Module M2.4: calling part-of-speech tagging service of a natural language processing platform to acquire lexical feature information;

Module M2.5: extracting the number words and the graduated words in the word segmentation result, matching the number words and the graduated words with the modifier words of the attribute values, and splicing the number words and the modifier words to form attribute values as triggering conditions for attribute extraction;

Module M2.6: and scanning and recording the triggered attribute value and corresponding attribute information, and taking the entity nearest before the attribute scanning or the entity nearest before the modifier from the attribute as an attribute entity object to link the entity attribute to form a final attribute triplet.

Preferably, the module M3 includes:

module M3.1: defining a relationship label and an entity label of the triplet;

Module M3.2: defining entity attributes of the triples as node attributes in the atlas, and storing the relation words as attributes in relation edges in the atlas;

Module M3.3: each entity is used as a sub-object in the instantiation object, and the triples are stored in the neo4j graph database in an object mode.

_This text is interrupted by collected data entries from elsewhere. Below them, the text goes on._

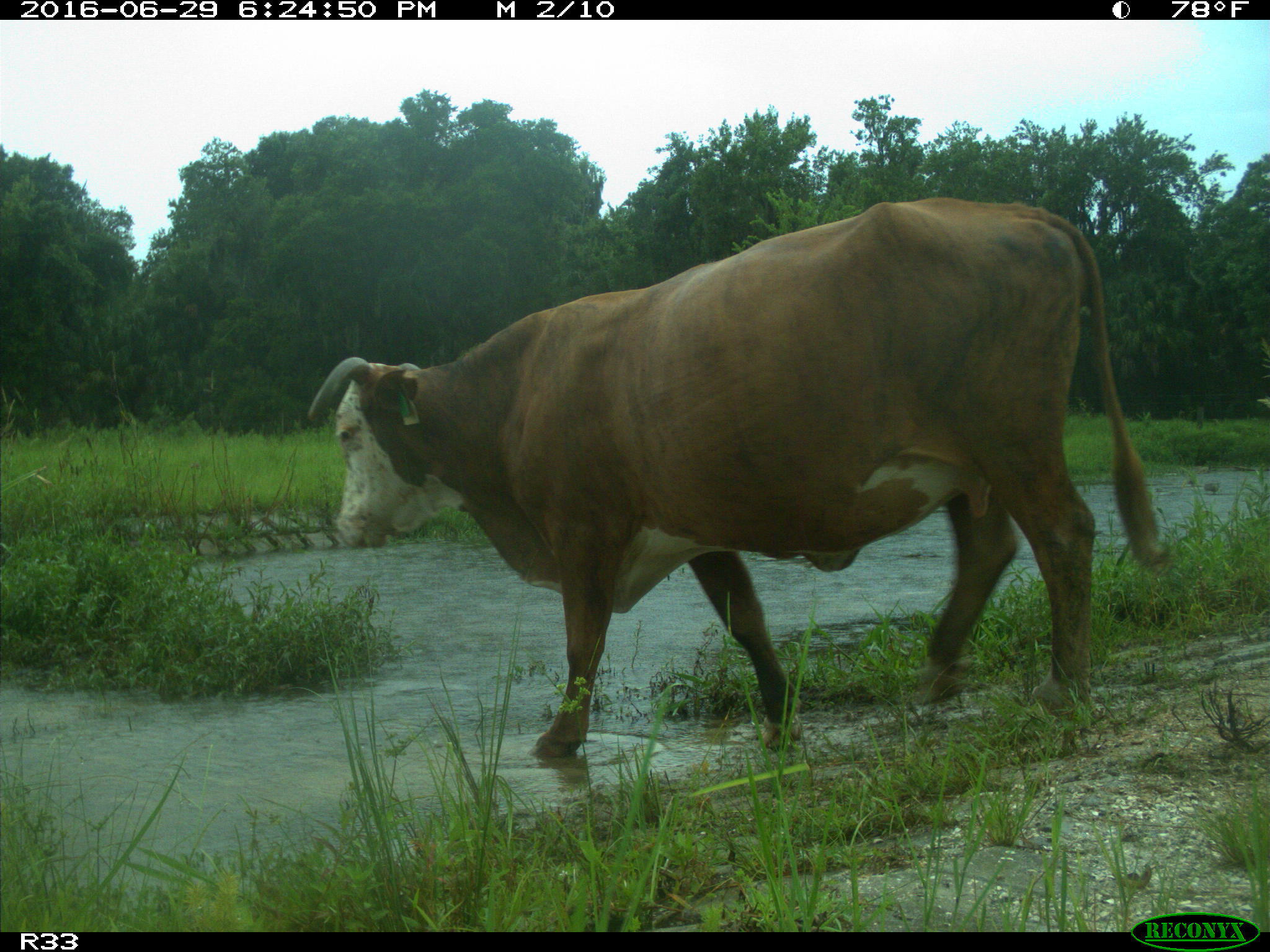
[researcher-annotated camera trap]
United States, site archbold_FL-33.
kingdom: Animalia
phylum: Chordata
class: Mammalia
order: Artiodactyla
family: Bovidae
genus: Bos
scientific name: Bos taurus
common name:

Compared with the prior art, the invention has the following beneficial effects:

(1) The invention can extract the relation and the attribute of the document based on the syntactic semantic rule, does not need to adopt a machine learning method to label and train the data, improves the extraction efficiency and reduces the consumption of computer resources during extraction;

(2) The invention supports flexible configuration of the document extraction rules, and entity extraction is carried out on the Chinese word, so that the interpretation is strong;

(3) According to the invention, the extracted entities, relations and attributes form the triples, and the neo4j is utilized for mapping, so that the relations among elements such as document hierarchical structures, item structures, functions, data, roles and the like in the required document can be clearly displayed, and tasks such as similarity calculation, sub-graph matching, item clustering, item tracking and the like of the items are performed on the basis, so that the process of converting manual reading extraction into automatic computer extraction is greatly improved, and the efficiency of excavating and analyzing the requirements of staff is greatly improved.

Drawings

Other features, objects and advantages of the present invention will become more apparent upon reading of the detailed description of non-limiting embodiments, given with reference to the accompanying drawings in which:

FIG. 1 is a system block diagram;

FIG. 2 is a diagram of a demand knowledge graph metadata model;

FIG. 3 is a diagram of an example of a demand knowledge graph metadata definition;

FIG. 4 is a sentence structure diagram of a dependency syntax tree;

FIG. 5 is a logical rule expression formed by dependency syntax analysis;

FIG. 6 is a triplet mapping flow chart.

Detailed Description

The present invention will be described in detail with reference to specific examples. The following examples will assist those skilled in the art in further understanding the present invention, but are not intended to limit the invention in any way. It should be noted that variations and modifications could be made by those skilled in the art without departing from the inventive concept. These are all within the scope of the present invention.

Example 1:

according to the invention, entity and relation attribute extraction is carried out on the item data of the demand document in combination with the demand, the item data is imported into a graph database for storage and visualization, the underlying natural language understanding and natural language processing technology is researched, word forming characteristics of the Chinese demand document are analyzed from the aspects of lexical, syntactic and semantic by combining with an open source natural language processing platform LTP, corresponding information extraction rules are formulated, rule maintenance is carried out by utilizing a Drools engine, entity and relation attribute in the demand document are extracted, and a demand knowledge graph is formed through mapping.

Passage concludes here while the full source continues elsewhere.